Incorrect gradient with `relay.transform.gradient`

relay seems to return an incorrect gradient if we roundtrip from ANormal to GraphNormal to ANormal forms. The error disappears if I change the order of the good and bad transforms, because the original model seems to be modified inplace. Maybe this here is related: https://github.com/apache/incubator-tvm/issues/6624

from tvm import relay
import tvm

N = 50
x = relay.var('x', shape=(N,))
z = relay.sum(x)
func = relay.Function([x], z)
mod = tvm.IRModule()
mod['func'] = func
grad = relay.transform.gradient(mod['func'], mod)
mod['main'] = grad

print("### Bad:")
mod_bad = tvm.transform.Sequential([
    relay.transform.ToANormalForm(),
    relay.transform.ToGraphNormalForm(),
    relay.transform.ToANormalForm(),
    relay.transform.PartialEvaluate(),
    relay.transform.DeadCodeElimination(),
    relay.transform.ToGraphNormalForm(),
])(mod)

with tvm.transform.PassContext(opt_level=3):
    mod_bad, params = relay.optimize(mod_bad, 'llvm')

print(mod_bad.astext())

print("### Good:")
mod_good = tvm.transform.Sequential([
    relay.transform.PartialEvaluate(),
    relay.transform.DeadCodeElimination(),
    relay.transform.ToGraphNormalForm(),
])(mod)

with tvm.transform.PassContext(opt_level=3):
    mod_good, params = relay.optimize(mod_good, 'llvm')

print(mod_good.astext())

The output is

### Bad:
#[version = "0.0.5"]
def @main(%x: Tensor[(50), float32]) -> (float32, (Tensor[(50), float32],)) {
  %0 = fn (%p0: Tensor[(50), float32], Primitive=1) -> float32 {
    sum(%p0) /* ty=float32 */
  };
  %1 = %0(%x) /* ty=float32 */;
  %2 = fn (%p01: Tensor[(50), float32], Primitive=1) -> Tensor[(50), float32] {
    zeros_like(%p01) /* ty=Tensor[(50), float32] */
  };
  %3 = %2(%x) /* ty=Tensor[(50), float32] */;
  %4 = (%3,);
  (%1, %4)
}

### Good:
#[version = "0.0.5"]
def @main(%x: Tensor[(50), float32]) -> (float32, (Tensor[(50), float32],)) {
  %0 = fn (%p0: Tensor[(50), float32], Primitive=1) -> float32 {
    sum(%p0) /* ty=float32 */
  };
  %1 = %0(%x) /* ty=float32 */;
  %6 = fn (%p01: Tensor[(50), float32], %p1: float32, Primitive=1) -> Tensor[(50), float32] {
    %2 = zeros_like(%p01) /* ty=Tensor[(50), float32] */;
    %3 = ones_like(%p1) /* ty=float32 */;
    %4 = expand_dims(%3, axis=0) /* ty=Tensor[(1), float32] */;
    %5 = broadcast_to_like(%4, %p01) /* ty=Tensor[(50), float32] */;
    add(%2, %5) /* ty=Tensor[(50), float32] */
  };
  %7 = %6(%x, %1) /* ty=Tensor[(50), float32] */;
  %8 = (%7,);
  (%1, %8)
}

I am using a very recent commit from master (21002cd094c34716b1e07a63ed76f53dadd60e23), on arch linux.

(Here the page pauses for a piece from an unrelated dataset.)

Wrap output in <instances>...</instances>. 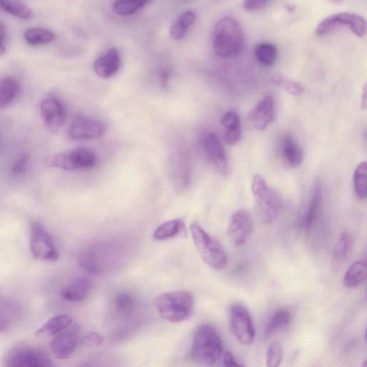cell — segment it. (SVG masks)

Hi, can you try disabling the DeadCodeElimination pass in both cases? This may be an issue with references being removed, which is a current bug.

See https://github.com/apache/incubator-tvm/issues/6803 for info.

@altanh That’s not it. The output doesn’t change if I remove the dead code elimination. And I just rebuilt tvm, the issue is still there on the current master. (Had to add a mod = relay.transform.InferType()(mod) before the gradient though)

1 Like

I looked into it some further and it seems that ToGraphNormalForm might also be unsound with references… Can you try disabling that also? (Although I’m guessing you want to keep that pass.) You can try using gradient with mode="first_order" if you want to keep the ToGNF pass, since first order will not create references. Hope this helps!